» TEXT PROVIDED
§
Walter Hill, who did The Warriors and 48 hours, shot most of the film. He had to deal with a busted budget from the start. The android effects look ridiculous, and the producers kept making calls that make zero sense—like showing test audiences an unfinished cut with no special effects. Hill just got sick of the whole mess, walked away, and wouldn't come back. The studio dragged in Jack Sholder and even Francis Ford Coppola to try and fix what was left, but at that point, there wasn't anything left to save.
Highball (1997)
Noah Baumbach
Long before Noah Baumbach became "that guy" for family drama, he rounded up a bunch of friends—including Justine Bateman, Peter Bogdanovich, and himself—to shoot a Gen X comedy called Highball. The whole movie is basically three Brooklyn parties over a year, shot in less than a week, and it shows. Nobody had any money, nobody had time, and Baumbach basically lost all interest once filming was done.
He wanted the project buried. But five years later, a DVD release popped up anyway, with Baumbach's name nowhere in sight. Instead, they credited it to "Ernie Fusco"—another made-up director. Baumbach never wanted Highball out in the world, and honestly, it's easy to see why.
Catchfire (1990)
Dennis Hopper
Catchfire is a witness protection thriller from 1990, but most people remember it for the drama behind the camera more than anything onscreen. Dennis Hopper directed and starred, Jodie Foster was the lead, and it was a mess from the start. Foster and Hopper clashed so hard that she actually convinced Meryl Streep—who Hopper wanted for his next movie—to never work with him. That tells you everything.
The studio version bombed, and Hopper didn't even want his name on it. He used the classic Alan Smithee pseudonym and refused to promote the film. But he did go back later and put together his own director's cut, calling it Backtrack, adding 18 more minutes and a new ending. That version picked up a little cult interest, but for Jodie Foster, it's still one of the films she'd probably erase from her résumé if she could.
Woman Wanted (1999)
Kiefer Sutherland
By 1999, Kiefer Sutherland was already two movies into his directing career. After the hyperviolent Truth or Consequences, N.M., he tried something quieter with Woman Wanted—a love triangle drama with Oscar-winner Holly Hunter and Michael Moriarty. On paper, it looked promising: solid cast, some early festival love (it even won at the Slamdunk Film Festival, which tried to be Sundance's edgier cousin). But once Sutherland saw the final cut, he wanted nothing to do with it. The end result left him so unimpressed, he took his name off the project, hiding behind the old Alan Smithee label. That made him literally the last filmmaker of the 20th century to use the credit.
An Alan Smithee Film: Burn Hollywood Burn (1997)
Arthur Hiller
Just two years earlier, the whole Smithee game basically got roasted by Hollywood itself. Arthur Hiller made a mockumentary called An Alan Smithee Film: Burn Hollywood Burn—a movie about a director so desperate to hide from a disaster that he tries to use the Alan Smithee name, only to discover his own name is Alan Smithee. Eric Idle starred as the unlucky filmmaker. The irony is that the production itself went so far off the rails that Arthur Hiller pulled the real-life Smithee move, taking his own name off the movie. The film crawled into theaters, made less than $60,000, and critics annihilated it. The Razzies handed it five awards, including Worst Picture. That was enough for the Directors Guild—they shut down the Smithee credit for good after that. Decades of hiding in plain sight, finished by a movie that was supposed to be in on the joke.
§
» EXTRACTED RECORDS

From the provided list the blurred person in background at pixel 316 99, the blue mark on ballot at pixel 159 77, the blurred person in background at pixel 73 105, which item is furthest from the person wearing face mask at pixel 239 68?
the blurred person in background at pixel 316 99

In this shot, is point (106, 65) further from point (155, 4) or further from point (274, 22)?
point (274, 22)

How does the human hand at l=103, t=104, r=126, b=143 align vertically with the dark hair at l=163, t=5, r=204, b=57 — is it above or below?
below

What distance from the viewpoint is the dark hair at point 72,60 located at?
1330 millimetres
§
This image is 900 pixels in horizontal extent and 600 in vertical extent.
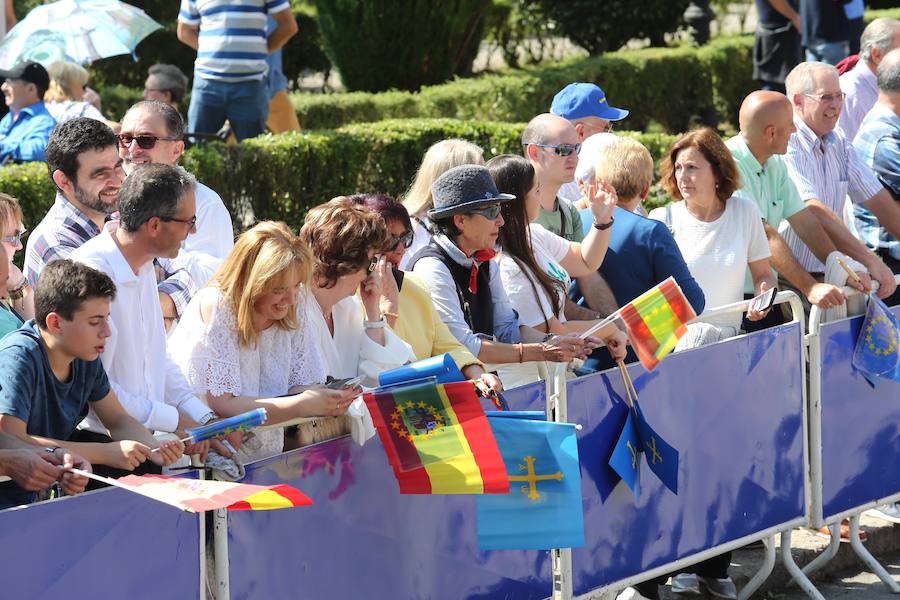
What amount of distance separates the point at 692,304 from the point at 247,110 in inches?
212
§
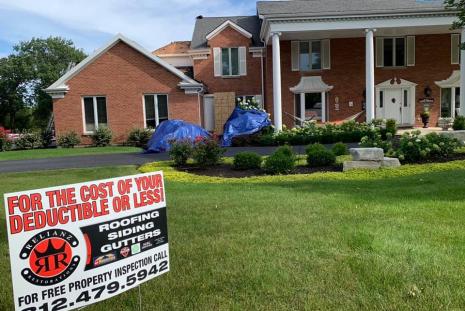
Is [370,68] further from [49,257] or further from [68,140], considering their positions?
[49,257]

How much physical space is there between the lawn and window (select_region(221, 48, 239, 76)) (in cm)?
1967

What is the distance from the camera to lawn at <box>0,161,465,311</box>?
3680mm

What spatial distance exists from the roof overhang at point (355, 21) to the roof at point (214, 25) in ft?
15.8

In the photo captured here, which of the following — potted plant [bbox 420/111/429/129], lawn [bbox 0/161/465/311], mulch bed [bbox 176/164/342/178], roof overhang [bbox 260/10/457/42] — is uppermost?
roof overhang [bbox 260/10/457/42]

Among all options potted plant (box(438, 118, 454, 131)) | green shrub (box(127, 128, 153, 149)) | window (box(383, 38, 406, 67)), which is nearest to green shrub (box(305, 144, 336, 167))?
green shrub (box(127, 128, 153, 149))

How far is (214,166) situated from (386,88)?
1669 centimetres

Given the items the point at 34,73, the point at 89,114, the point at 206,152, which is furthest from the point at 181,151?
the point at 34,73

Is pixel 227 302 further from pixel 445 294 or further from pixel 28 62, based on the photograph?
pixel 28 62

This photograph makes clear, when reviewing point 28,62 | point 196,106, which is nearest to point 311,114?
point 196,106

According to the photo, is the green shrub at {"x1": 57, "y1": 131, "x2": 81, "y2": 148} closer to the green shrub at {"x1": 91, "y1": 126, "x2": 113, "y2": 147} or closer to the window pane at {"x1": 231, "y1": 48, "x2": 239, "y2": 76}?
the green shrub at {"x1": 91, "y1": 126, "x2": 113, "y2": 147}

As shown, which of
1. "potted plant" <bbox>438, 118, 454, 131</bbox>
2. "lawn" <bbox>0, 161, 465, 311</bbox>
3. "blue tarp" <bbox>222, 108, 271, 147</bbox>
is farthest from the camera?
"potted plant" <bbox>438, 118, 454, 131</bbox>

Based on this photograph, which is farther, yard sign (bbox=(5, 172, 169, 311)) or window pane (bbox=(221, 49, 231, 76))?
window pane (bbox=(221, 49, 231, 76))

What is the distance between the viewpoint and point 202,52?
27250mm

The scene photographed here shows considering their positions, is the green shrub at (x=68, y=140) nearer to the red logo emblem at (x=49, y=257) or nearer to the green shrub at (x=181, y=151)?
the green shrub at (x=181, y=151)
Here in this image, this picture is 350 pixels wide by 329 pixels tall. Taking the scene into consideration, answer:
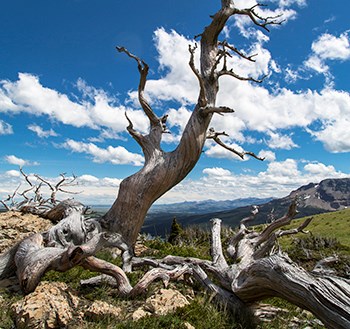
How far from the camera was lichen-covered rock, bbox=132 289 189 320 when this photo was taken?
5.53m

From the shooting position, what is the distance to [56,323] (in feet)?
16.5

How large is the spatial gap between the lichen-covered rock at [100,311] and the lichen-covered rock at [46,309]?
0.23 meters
§
» TASKS AND EXERCISES
(1) Answer these using the text on directors who disowned their films:
(a) How long did the shoot for Highball take?
(b) How many minutes did Hopper add in Backtrack?
(c) How much money did An Alan Smithee Film: Burn Hollywood Burn make?
(2) Copy out the part of the text on directors who disowned their films between "Walter Hill, who" and "Highball (1997)", inclusive.

» ANSWERS BY TASK
(1)
(a) Less than a week.
(b) 18 minutes.
(c) Less than $60,000.

(2)
Walter Hill, who did The Warriors and 48 hours, shot most of the film. He had to deal with a busted budget from the start. The android effects look ridiculous, and the producers kept making calls that make zero sense—like showing test audiences an unfinished cut with no special effects. Hill just got sick of the whole mess, walked away, and wouldn't come back. The studio dragged in Jack Sholder and even Francis Ford Coppola to try and fix what was left, but at that point, there wasn't anything left to save.
Highball (1997)